WHAT THE EXERCISE ASKS
Repeat every record exactly as given.

Top of GIVEN RECORDS

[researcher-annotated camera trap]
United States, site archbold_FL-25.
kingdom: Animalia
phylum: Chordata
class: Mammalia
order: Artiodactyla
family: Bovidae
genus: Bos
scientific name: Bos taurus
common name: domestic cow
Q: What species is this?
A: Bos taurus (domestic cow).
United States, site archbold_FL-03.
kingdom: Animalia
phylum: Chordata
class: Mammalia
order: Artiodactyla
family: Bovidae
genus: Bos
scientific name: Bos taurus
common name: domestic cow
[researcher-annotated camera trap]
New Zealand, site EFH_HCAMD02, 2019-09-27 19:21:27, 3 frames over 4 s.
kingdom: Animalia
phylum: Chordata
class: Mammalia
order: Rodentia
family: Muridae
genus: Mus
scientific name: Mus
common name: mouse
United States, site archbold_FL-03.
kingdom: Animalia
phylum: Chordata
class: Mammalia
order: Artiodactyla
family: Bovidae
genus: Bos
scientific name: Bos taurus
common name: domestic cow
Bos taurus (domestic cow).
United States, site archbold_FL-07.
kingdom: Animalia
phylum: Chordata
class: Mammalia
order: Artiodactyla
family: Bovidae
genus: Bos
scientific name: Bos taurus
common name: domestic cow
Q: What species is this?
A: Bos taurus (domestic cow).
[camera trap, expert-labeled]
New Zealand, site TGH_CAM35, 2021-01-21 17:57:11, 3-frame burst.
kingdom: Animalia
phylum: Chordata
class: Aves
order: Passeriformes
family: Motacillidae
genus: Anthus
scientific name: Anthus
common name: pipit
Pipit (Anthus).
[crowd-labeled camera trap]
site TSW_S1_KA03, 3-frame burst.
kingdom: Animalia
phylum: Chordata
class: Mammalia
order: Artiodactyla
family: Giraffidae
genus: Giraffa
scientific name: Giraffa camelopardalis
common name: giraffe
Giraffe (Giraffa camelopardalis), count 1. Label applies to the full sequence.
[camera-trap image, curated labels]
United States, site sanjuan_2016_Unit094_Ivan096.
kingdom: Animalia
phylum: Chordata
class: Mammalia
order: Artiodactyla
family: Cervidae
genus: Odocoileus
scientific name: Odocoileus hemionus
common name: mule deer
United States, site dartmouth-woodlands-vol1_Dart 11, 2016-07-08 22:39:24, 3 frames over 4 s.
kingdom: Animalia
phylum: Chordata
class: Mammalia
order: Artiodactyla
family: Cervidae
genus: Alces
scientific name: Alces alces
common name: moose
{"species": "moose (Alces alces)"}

Bottom of GIVEN RECORDS

WORKED SOLUTION
[researcher-annotated camera trap]
United States, site archbold_FL-25.
kingdom: Animalia
phylum: Chordata
class: Mammalia
order: Artiodactyla
family: Bovidae
genus: Bos
scientific name: Bos taurus
common name: domestic cow
Q: What species is this?
A: Bos taurus (domestic cow).
United States, site archbold_FL-03.
kingdom: Animalia
phylum: Chordata
class: Mammalia
order: Artiodactyla
family: Bovidae
genus: Bos
scientific name: Bos taurus
common name: domestic cow
[researcher-annotated camera trap]
New Zealand, site EFH_HCAMD02, 2019-09-27 19:21:27, 3 frames over 4 s.
kingdom: Animalia
phylum: Chordata
class: Mammalia
order: Rodentia
family: Muridae
genus: Mus
scientific name: Mus
common name: mouse
United States, site archbold_FL-03.
kingdom: Animalia
phylum: Chordata
class: Mammalia
order: Artiodactyla
family: Bovidae
genus: Bos
scientific name: Bos taurus
common name: domestic cow
Bos taurus (domestic cow).
United States, site archbold_FL-07.
kingdom: Animalia
phylum: Chordata
class: Mammalia
order: Artiodactyla
family: Bovidae
genus: Bos
scientific name: Bos taurus
common name: domestic cow
Q: What species is this?
A: Bos taurus (domestic cow).
[camera trap, expert-labeled]
New Zealand, site TGH_CAM35, 2021-01-21 17:57:11, 3-frame burst.
kingdom: Animalia
phylum: Chordata
class: Aves
order: Passeriformes
family: Motacillidae
genus: Anthus
scientific name: Anthus
common name: pipit
Pipit (Anthus).
[crowd-labeled camera trap]
site TSW_S1_KA03, 3-frame burst.
kingdom: Animalia
phylum: Chordata
class: Mammalia
order: Artiodactyla
family: Giraffidae
genus: Giraffa
scientific name: Giraffa camelopardalis
common name: giraffe
Giraffe (Giraffa camelopardalis), count 1. Label applies to the full sequence.
[camera-trap image, curated labels]
United States, site sanjuan_2016_Unit094_Ivan096.
kingdom: Animalia
phylum: Chordata
class: Mammalia
order: Artiodactyla
family: Cervidae
genus: Odocoileus
scientific name: Odocoileus hemionus
common name: mule deer
United States, site dartmouth-woodlands-vol1_Dart 11, 2016-07-08 22:39:24, 3 frames over 4 s.
kingdom: Animalia
phylum: Chordata
class: Mammalia
order: Artiodactyla
family: Cervidae
genus: Alces
scientific name: Alces alces
common name: moose
{"species": "moose (Alces alces)"}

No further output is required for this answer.